When he was four his parents made him the Duke of Cumberland, Marquess of Berkhampstead, Earl of Kennington, Viscount Trematon, and Baron Alderney. He was his parents’ best loved son, so much so that his father would actually look into how to make him the heir to the throne instead of his older brother, Frederick. He was trained for the military, perhaps not the best career choice for someone so bloodthirsty and convinced of his family’s inviolate supremacy. Sure, he was GOOD at being a military commander; but his personality was made for self-justifying genocide.

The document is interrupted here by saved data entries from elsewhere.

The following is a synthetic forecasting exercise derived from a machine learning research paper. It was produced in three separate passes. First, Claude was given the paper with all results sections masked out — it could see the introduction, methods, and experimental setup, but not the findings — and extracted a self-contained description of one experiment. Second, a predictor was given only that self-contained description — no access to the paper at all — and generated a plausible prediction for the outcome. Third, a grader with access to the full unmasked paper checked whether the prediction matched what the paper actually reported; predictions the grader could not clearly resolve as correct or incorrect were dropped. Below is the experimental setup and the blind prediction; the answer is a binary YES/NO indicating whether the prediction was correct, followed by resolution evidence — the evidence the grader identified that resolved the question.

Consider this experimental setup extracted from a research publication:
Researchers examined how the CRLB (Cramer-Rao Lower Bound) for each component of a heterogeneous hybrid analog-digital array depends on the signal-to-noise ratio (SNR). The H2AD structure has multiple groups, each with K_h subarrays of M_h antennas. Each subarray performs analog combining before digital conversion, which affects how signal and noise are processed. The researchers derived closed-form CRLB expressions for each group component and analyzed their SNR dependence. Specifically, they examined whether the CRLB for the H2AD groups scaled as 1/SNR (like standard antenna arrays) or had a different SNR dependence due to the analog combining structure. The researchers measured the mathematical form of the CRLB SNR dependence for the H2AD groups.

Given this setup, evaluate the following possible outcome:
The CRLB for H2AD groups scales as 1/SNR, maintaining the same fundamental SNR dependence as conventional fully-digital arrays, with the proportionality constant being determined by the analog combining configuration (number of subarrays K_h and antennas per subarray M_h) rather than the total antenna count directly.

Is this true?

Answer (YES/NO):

Which is exactly what he did.
When Bonnie Prince Charlie marched into England at the head of his Jacobite Army in November 1745, evading Field Marshal Wade’s forces to reach Derby, Cumberland was recalled to England to take charge of all forces in Britain … when Hawley was beaten by the Jacobites at the Battle of Falkirk Muir on 17 January 1746, Cumberland headed north, where he arrived in Edinburgh on 30 January … When the two armies did meet on 16 April, the outcome was a decisive victory for Cumberland. The Duke of Cumberland, however, was interested in doing more than winning a battle. He wanted to ensure that the long series of Jacobite uprisings in Scotland, with previous flare-ups in 1689, 1708, 1715, and 1719, would be brought to an end, once and for all. He was, after all, part of the Hanoverian dynasty the Jacobites were trying to overthrow. A copy of the general orders issued to the Jacobites the day before the battle had been captured on 15 April, and someone, presumably on Cumberland’s instruction, had inserted a forged addition, to the effect that no quarter was to be given to any Hanoverian prisoners. On the morning of the Battle of Culloden, Cumberland’s troops were circulated with an order that said: Officers and men will take notice that the public orders of the rebels yesterday was to give us no quarter. As hints go, it was a heavy one, and in the aftermath of the battle, Cumberland’s troops committed widespread atrocities, killing many wounded, surrendering and fleeting Jacobites, as well as bystanders, residents, and just about anyone else within reach … he sent out columns of troops backed by ships of the Royal Navy to commit what would now be regarded as genocide across the Jacobite areas of the Highlands. Cumberland actually considered shipping the entire population of these areas to the colonies: but in the end satisfied himself with burning every farmstead, croft and house; with widespread murder and rape; and with rounding up and sending south 20,000 head of cattle, effectively wiping out the entire basis of the economy of the Highlands.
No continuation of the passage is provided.